Here’s the premise - you star as the underpaid, exploited, thick little boy, up and out of the house earlier than literally everyone else. You are tasked with riding your bike down some Podunk street and throwing propaganda rags at houses.
Ideally, you’d get the papers nicely nestled inside their letterboxes, but what usually happens is that the boy will summon Herculean strength and launch the papers right through the residents windows instead, complete with a surprisingly well-rendered glass breaking sound effect. That’s a lawsuit up the ass right there, as the local townsfolk would say. And how many court cases for criminal destruction could a paperboy financially sustain?
You will have bigger problems than that, though. I was actually wrong to say that the paperboy is awake before everyone, so you can consider this a printed correction, I meant no confusion or harm, will do better in future to maintain journalistic integrity, etc etc.

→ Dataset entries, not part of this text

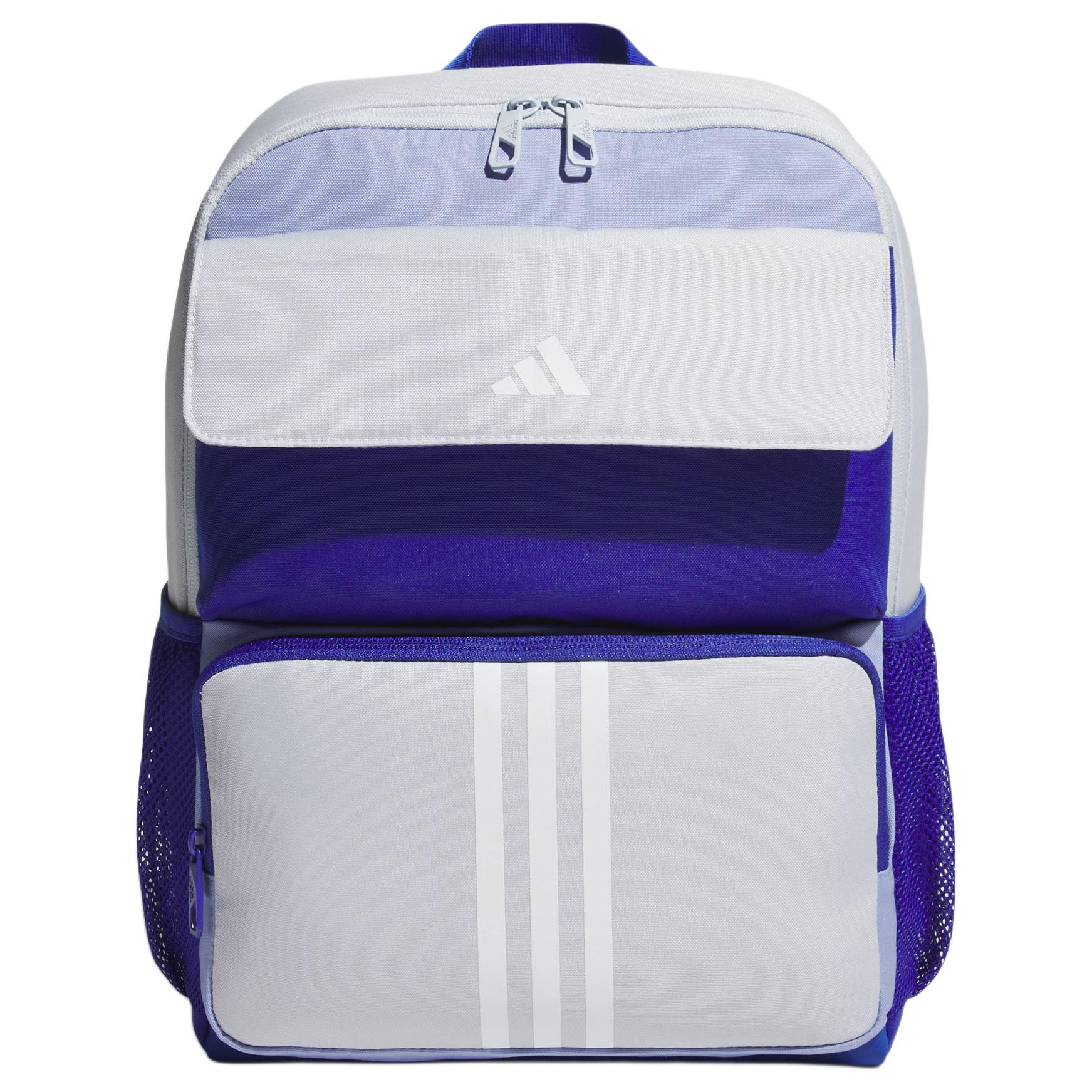 Рюкзак Adidas из переработанного полиэстера Мужской Полуфлуоресцентный синий Adidas JN9654 white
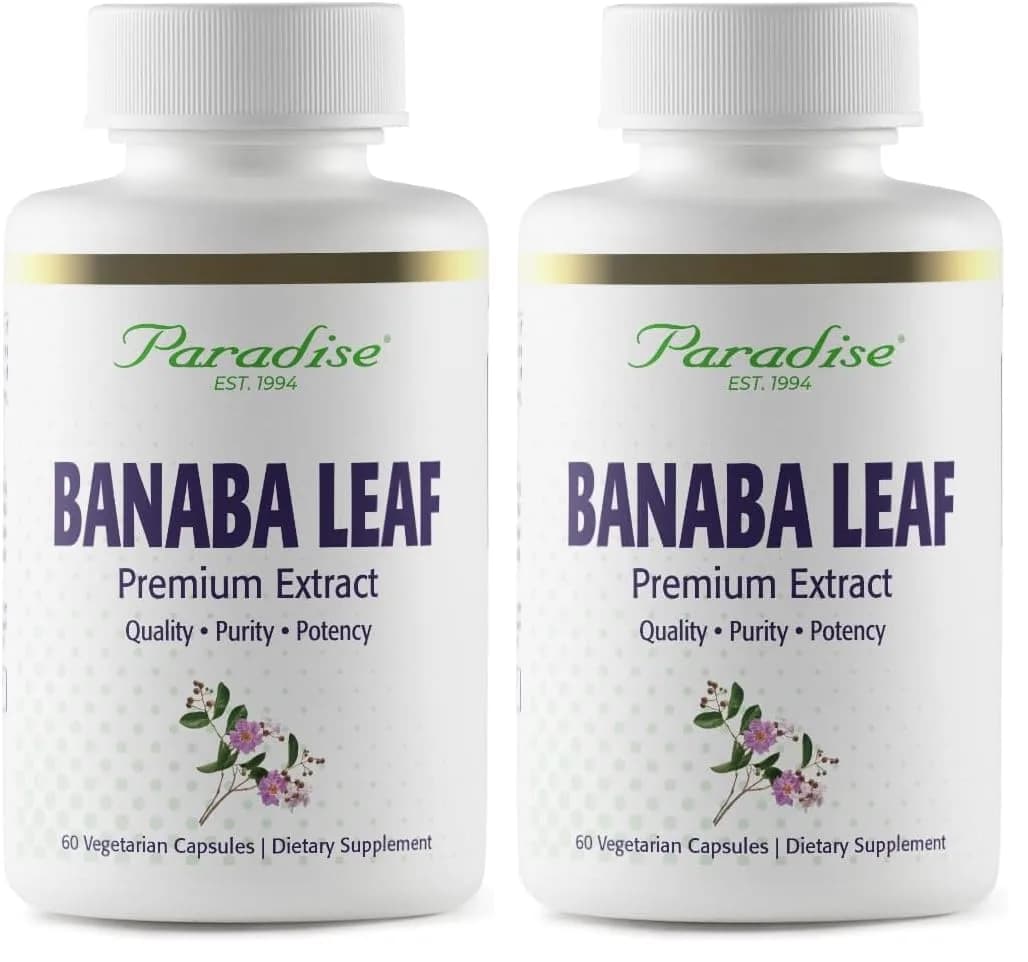 Paradise Herbs Banaba Leaf 12:1 Extract 250 mg | Vegan, Gluten-Free, Non-GMO Capsules - main product image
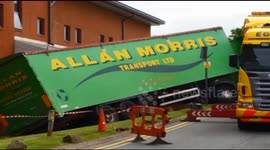 Lucky escape for lorry driver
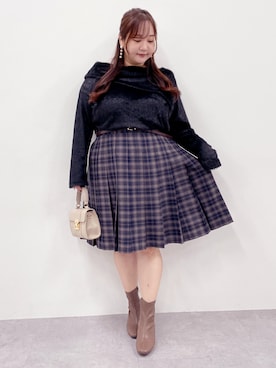 「marun（マルン）のアイテム」を使った、SMILE LAND（スマイルランド）さん（レディース・158cm）の秋コーディネート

In actual fact, by the time your slovenly boy takes to the streets for a day’s work, it’s all happening: there are dogs running around, men out on the sidewalk trying to put their trousers on. Or off. Or maybe they’re breakdancing, we’re not talking about extremely detailed graphics here.
In several instances, there are two blokes moving a sheet of glass up and down the street, a classic gag. There’s girls out hula-hooping, which mightn't sound so scary, but don’t forget that cooties is the number one killer of paperboys in America, so you’d better take notice.
But equally as terrifying as cooties, and ever-present on this wretched street, is the Grim Reaper himself. You know your luck’s not in when Death is waiting to get you on a friendly neighborhood corner. But hey, what can you expect when you take a bike out onto the road? It’s always been the quickest way to make yourself a target.
There’s a badly made dirtbike bonus level as well, and probably some other Easter eggs, but you really won’t get more than 10 minutes out of this one. To avoid any spurious defamation and libel claims, I suppose I should say that Paperboy the game is a classic, fun, quirky little title that everyone can enjoy. Off the record though, this game is a pain in the arse.
Picture a news outlet with an insulting paywall that wants all your cookies. Then it serves you nothing but clickbait that never actually gives you the answer, written by a smug journalist giving only one side of the story. And typos, loads and loads of typos. That's what this game is, essentially. Needless to say, apart from a wretched N64 sequel, Paperboy hasn’t been seen since. And even if it did, like newspapers themselves, it wouldn’t be a piece worth paying for.
18 July 2025
I have fond childhood memories of the C64 and Amiga versions. They were both brutally hard but playable. The NES version is just pure hell.